From American Infrastructure Magazine (Genevieve Smith):
Not many cities can claim their infrastructure was of leading concern from the beginning, but Colorado Springs is one of them. Concrete evidence was left in a time capsule by one of the city’s founding engineers, Edwin W. Sawyer, via documents dated in 1901 which state, “It seems to me that nothing except the lack of water can stop the growth of a city so desirable for residence as this…Our people are becoming aroused to the need of securing at once all the available reservoir sites and water rights…”
Continuing in the same water-conscious spirit as those earlier citizens, three different mayors and at least eight previous city councils have been involved and invested in the planning of the Southern Delivery System, American Infrastructure magazine’s Water Project of the Year.
Awarded for its forward-thinking and comprehensive approach to water management, the regional project will be built in phases through 2040 based on customer demands, and will bring water from Pueblo Reservoir to Colorado Springs and partner communities, Fountain, Security, and Pueblo West.
The project is more than a simple fix for major pipelines that are now over 50-years-old and nearing capacity; Jerry Forte, the current CEO of Colorado Springs Utilities, hopes that this project “will serve as an engine, driving more efficiency, effectiveness, and reliability in our system.”
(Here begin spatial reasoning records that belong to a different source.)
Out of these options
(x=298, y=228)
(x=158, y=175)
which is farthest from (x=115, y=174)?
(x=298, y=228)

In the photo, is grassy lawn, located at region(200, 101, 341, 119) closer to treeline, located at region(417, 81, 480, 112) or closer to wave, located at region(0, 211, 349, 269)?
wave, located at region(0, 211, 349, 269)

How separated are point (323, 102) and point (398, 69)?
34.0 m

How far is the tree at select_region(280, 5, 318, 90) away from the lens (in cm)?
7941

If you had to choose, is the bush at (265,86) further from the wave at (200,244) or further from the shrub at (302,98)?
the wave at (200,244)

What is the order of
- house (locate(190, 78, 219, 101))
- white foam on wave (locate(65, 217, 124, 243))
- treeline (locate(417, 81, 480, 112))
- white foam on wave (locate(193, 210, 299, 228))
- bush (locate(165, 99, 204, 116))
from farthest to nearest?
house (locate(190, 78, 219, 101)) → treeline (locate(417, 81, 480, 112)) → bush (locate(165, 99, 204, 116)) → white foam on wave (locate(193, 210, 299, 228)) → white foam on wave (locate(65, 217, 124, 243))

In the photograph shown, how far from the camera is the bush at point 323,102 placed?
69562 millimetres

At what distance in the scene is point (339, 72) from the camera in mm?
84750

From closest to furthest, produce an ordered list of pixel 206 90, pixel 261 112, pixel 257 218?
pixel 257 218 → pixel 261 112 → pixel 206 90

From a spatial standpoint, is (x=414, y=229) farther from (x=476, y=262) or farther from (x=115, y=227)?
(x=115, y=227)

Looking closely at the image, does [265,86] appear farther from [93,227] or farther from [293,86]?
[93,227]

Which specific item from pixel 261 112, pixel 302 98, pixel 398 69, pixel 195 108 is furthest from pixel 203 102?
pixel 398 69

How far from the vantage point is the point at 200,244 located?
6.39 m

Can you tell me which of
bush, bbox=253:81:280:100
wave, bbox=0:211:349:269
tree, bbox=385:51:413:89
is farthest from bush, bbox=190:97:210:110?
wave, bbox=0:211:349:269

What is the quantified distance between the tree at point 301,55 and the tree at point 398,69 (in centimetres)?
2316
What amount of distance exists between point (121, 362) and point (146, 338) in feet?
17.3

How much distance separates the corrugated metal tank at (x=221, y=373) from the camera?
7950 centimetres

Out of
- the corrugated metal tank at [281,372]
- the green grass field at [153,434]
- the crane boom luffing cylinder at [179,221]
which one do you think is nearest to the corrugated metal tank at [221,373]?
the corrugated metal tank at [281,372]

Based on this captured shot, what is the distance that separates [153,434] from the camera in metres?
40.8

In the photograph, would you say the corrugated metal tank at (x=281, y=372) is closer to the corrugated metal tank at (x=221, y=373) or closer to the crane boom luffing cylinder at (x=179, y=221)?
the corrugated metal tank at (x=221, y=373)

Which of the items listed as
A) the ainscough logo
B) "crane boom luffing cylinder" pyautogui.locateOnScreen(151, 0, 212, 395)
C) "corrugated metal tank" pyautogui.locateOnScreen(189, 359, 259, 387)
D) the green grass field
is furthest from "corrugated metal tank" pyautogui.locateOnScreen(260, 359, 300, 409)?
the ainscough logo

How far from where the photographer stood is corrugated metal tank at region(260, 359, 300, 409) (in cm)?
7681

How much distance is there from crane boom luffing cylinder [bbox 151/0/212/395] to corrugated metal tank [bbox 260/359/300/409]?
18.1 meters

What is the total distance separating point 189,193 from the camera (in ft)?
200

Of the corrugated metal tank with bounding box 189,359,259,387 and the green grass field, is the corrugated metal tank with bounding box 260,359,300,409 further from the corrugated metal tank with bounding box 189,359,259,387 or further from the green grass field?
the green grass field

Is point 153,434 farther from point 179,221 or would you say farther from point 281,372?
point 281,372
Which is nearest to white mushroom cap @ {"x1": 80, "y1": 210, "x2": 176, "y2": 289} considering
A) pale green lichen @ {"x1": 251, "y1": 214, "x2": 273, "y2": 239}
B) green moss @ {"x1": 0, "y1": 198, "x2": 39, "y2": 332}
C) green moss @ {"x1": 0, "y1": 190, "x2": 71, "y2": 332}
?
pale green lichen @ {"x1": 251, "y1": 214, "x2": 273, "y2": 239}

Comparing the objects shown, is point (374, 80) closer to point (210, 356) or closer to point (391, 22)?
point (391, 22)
Phase I, which is now under construction, will transport water from Pueblo Reservoir through approximately 50 miles of underground pipeline, and is on schedule for April 2016. The project is estimated to cost $841 million at completion (thus far, under budget by $156 million)…
The four-part Water Resource Plan, of which the SDS is the major component, includes conservation, non-potable water development, existing system improvements, and major water delivery systems (the SDS itself). After the 2002 drought heightened public awareness of water scarcity, Colorado Springs has been able to make improvements to increase the efficiency of the existing water system before constructing SDS. Today, their per capita residential water use is among the lowest in the region. Colorado Springs also has the second-largest nonpotable water system in the state and has expanded their use of non-potable water in recent years.
Like any other project, this process hasn’t gone without headaches. However, clearing some of these hurdles was no easy feat, including dozens of permits and an Environmental Impact Statement that took almost six years to complete. In order to mitigate concerns that the proposed SDS would cause damage to Fountain Creek and surrounding wetland areas, a significant portion of the $1.4 billion overall cost of the project is a $75 million in wastewater system improvements to help prevent wastewater spills into Fountain Creek, a $50 million payment to the newly formed Fountain Creek Watershed Flood Control and Greenway District; additional payments will be allocated towards various mitigation and flow maintenance programs on Fountain Creek in the future.